--- START ---

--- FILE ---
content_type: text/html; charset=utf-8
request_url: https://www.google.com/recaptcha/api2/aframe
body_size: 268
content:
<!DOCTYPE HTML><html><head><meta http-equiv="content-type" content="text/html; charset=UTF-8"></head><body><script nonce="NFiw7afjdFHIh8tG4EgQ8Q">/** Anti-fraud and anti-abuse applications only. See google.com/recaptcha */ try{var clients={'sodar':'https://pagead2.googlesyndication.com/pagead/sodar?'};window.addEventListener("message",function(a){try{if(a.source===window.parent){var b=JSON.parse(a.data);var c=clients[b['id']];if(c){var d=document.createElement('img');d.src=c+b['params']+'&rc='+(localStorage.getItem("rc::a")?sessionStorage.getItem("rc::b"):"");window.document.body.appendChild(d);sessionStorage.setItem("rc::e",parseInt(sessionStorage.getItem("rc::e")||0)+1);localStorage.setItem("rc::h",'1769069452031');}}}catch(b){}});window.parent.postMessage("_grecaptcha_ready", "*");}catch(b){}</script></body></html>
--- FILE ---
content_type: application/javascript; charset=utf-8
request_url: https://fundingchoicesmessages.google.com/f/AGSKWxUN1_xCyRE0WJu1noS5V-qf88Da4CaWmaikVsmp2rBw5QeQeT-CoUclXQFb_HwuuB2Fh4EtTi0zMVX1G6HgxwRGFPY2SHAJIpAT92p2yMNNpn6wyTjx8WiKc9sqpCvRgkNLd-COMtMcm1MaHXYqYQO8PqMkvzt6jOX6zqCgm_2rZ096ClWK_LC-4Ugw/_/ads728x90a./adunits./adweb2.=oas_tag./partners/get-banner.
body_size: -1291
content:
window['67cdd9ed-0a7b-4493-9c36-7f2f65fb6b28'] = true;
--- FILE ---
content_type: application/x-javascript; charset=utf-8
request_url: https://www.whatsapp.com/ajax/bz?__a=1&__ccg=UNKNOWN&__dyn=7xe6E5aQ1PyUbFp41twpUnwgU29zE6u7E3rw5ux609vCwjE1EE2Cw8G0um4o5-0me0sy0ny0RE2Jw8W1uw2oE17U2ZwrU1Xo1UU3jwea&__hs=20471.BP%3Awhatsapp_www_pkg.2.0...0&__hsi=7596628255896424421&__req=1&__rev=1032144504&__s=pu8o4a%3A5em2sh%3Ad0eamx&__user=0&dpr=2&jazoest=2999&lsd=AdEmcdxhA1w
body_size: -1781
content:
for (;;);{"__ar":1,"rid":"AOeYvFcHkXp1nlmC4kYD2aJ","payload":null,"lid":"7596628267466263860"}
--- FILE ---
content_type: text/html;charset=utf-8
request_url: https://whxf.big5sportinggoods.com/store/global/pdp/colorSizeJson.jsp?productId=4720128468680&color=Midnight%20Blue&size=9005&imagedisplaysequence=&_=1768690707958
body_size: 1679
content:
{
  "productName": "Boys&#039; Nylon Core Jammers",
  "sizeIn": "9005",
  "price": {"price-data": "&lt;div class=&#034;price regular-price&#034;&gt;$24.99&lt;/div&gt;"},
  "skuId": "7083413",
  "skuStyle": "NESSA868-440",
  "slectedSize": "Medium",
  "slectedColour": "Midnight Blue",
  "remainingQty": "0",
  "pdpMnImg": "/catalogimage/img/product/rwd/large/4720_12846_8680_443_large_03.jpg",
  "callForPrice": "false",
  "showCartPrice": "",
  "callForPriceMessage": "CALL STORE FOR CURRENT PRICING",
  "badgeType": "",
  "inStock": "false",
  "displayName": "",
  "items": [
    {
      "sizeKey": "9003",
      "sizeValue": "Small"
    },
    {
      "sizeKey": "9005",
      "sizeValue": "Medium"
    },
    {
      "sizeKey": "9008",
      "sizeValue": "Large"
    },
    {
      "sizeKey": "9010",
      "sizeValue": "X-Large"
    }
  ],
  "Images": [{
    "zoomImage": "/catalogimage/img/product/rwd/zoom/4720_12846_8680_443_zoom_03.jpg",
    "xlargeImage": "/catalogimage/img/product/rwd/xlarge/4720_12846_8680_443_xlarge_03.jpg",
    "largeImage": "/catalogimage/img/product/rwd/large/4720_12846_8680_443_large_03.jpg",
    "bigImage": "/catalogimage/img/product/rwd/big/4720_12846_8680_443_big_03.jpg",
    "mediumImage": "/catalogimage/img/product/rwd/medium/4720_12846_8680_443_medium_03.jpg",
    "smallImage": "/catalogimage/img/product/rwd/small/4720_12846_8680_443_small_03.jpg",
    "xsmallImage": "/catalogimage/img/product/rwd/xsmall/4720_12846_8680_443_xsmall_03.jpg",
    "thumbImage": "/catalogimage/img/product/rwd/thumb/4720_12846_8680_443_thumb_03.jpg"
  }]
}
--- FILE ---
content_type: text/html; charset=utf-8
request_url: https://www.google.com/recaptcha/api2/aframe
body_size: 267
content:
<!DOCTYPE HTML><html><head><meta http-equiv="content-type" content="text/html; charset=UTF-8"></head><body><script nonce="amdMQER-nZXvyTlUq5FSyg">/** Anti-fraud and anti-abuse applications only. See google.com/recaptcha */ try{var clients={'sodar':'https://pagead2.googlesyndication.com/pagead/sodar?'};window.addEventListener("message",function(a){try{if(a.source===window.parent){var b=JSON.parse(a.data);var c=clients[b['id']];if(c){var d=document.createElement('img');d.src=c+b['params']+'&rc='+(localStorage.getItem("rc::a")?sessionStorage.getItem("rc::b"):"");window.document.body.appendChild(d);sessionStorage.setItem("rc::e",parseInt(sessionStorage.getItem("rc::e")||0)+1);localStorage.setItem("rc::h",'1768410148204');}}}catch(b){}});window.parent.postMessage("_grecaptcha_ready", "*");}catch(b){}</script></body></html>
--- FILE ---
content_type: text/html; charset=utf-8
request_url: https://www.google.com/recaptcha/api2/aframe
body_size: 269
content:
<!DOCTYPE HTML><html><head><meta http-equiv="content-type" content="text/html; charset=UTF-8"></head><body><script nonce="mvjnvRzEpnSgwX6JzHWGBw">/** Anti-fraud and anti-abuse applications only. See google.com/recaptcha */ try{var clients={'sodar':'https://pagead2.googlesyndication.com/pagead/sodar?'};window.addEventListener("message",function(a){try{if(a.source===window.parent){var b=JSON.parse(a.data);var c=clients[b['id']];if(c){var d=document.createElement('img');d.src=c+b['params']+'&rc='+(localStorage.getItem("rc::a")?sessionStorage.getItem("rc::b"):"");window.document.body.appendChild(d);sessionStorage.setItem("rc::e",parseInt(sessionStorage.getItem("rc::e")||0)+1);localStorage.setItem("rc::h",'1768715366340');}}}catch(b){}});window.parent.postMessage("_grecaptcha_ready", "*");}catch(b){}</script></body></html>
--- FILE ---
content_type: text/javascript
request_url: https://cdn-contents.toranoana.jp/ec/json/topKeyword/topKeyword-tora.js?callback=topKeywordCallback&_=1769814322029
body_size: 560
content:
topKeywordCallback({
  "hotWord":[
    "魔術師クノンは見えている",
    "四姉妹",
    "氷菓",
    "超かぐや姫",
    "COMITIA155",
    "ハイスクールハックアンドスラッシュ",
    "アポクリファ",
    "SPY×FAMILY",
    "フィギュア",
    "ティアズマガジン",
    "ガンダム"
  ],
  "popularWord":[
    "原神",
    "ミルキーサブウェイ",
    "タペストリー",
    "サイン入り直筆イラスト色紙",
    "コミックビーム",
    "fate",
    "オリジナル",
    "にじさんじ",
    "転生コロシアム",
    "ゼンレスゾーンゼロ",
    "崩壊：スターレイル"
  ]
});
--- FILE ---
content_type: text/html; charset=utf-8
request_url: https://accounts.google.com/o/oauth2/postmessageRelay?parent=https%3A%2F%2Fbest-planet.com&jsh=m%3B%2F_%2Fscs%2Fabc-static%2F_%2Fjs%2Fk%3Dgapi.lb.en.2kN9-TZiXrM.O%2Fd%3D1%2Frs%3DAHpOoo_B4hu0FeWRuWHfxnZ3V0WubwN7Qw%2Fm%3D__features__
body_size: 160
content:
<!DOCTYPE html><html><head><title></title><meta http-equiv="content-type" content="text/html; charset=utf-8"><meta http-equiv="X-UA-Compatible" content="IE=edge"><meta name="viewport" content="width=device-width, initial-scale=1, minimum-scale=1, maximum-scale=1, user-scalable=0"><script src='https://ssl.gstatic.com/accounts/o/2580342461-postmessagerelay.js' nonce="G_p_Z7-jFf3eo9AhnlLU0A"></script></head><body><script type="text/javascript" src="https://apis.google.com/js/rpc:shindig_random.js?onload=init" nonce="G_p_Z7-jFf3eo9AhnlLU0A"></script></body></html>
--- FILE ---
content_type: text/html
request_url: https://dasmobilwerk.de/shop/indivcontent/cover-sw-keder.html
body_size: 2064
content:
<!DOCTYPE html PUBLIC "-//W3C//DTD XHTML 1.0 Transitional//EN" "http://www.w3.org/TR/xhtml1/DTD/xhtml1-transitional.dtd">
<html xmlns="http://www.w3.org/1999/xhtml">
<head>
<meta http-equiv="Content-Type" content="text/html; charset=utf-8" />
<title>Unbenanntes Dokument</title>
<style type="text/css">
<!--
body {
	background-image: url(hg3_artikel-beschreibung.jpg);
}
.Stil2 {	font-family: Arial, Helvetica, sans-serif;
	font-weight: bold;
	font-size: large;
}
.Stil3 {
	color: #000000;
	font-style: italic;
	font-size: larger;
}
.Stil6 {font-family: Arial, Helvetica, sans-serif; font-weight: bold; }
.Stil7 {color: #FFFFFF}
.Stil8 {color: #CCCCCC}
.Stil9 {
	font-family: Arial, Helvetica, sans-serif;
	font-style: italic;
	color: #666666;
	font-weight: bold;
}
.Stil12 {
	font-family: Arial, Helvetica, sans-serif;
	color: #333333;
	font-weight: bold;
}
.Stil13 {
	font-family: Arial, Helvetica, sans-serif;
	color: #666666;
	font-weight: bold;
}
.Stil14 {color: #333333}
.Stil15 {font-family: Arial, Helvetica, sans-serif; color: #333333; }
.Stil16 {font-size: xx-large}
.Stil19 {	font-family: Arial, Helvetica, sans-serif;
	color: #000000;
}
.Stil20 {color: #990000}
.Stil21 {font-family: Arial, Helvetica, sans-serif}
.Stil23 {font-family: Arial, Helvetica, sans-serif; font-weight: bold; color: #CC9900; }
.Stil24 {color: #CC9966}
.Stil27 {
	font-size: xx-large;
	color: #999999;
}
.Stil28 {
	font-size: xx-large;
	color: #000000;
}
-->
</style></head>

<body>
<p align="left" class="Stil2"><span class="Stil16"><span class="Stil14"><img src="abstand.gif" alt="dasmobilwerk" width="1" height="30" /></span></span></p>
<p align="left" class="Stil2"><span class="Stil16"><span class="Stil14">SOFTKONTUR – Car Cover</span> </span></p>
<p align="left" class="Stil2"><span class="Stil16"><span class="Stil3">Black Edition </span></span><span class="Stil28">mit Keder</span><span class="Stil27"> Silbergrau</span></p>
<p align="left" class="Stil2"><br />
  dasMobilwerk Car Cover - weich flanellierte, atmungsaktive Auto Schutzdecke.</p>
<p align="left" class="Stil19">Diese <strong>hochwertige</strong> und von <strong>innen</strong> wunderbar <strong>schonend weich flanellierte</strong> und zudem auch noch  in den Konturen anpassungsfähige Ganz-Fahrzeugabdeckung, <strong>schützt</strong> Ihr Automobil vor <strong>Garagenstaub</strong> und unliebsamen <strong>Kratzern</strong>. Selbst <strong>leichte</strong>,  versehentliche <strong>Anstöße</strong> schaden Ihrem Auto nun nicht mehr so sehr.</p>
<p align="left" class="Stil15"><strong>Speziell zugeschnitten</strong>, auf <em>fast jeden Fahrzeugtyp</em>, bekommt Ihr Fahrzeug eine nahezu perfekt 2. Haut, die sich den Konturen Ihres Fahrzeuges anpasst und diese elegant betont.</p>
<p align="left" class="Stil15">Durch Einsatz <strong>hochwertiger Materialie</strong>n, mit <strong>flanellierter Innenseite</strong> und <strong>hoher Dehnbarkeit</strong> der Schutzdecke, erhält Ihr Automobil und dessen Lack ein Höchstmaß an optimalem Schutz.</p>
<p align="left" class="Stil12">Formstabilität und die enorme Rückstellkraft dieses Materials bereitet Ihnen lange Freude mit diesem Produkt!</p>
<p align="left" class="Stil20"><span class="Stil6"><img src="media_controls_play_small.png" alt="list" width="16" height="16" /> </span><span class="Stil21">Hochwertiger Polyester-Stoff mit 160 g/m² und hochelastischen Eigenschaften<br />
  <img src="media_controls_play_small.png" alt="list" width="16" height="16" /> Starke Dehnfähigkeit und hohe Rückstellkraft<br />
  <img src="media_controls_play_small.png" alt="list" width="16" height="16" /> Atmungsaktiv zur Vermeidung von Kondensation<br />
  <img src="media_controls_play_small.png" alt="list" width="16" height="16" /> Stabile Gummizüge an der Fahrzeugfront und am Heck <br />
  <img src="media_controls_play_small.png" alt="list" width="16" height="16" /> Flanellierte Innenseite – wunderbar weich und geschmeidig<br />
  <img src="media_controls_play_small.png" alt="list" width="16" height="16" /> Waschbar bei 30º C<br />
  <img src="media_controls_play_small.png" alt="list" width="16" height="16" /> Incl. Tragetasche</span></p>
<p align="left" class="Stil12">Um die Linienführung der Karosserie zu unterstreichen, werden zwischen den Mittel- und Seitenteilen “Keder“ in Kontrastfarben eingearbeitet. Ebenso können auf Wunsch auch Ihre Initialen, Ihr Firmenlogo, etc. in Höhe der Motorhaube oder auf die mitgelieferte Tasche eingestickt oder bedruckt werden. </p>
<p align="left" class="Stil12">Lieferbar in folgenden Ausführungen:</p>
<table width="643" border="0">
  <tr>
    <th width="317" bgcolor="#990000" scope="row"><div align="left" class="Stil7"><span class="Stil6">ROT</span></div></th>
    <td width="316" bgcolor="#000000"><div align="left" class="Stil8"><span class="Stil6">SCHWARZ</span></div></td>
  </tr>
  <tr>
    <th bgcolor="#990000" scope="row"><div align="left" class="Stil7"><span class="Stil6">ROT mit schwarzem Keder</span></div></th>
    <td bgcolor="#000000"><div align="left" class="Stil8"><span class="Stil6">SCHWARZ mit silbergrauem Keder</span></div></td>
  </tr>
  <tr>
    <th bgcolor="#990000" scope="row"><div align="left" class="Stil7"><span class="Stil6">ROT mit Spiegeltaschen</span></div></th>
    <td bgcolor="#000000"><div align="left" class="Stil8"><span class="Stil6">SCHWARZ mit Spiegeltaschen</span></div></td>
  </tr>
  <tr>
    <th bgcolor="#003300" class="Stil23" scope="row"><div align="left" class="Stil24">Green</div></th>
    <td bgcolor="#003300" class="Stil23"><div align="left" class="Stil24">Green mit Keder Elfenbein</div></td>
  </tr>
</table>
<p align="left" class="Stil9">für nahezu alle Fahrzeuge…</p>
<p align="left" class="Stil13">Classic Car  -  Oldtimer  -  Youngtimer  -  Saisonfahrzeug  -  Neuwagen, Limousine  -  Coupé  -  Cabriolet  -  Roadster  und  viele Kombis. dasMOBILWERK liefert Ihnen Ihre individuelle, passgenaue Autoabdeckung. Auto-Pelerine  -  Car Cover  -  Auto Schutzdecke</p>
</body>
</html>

--- END ---

TASK DIRECTIONS » Find the lines above holding the word "topKeywordCallback" and show them.

FINISHED EXERCISE »
request_url: https://cdn-contents.toranoana.jp/ec/json/topKeyword/topKeyword-tora.js?callback=topKeywordCallback&_=1769814322029
topKeywordCallback({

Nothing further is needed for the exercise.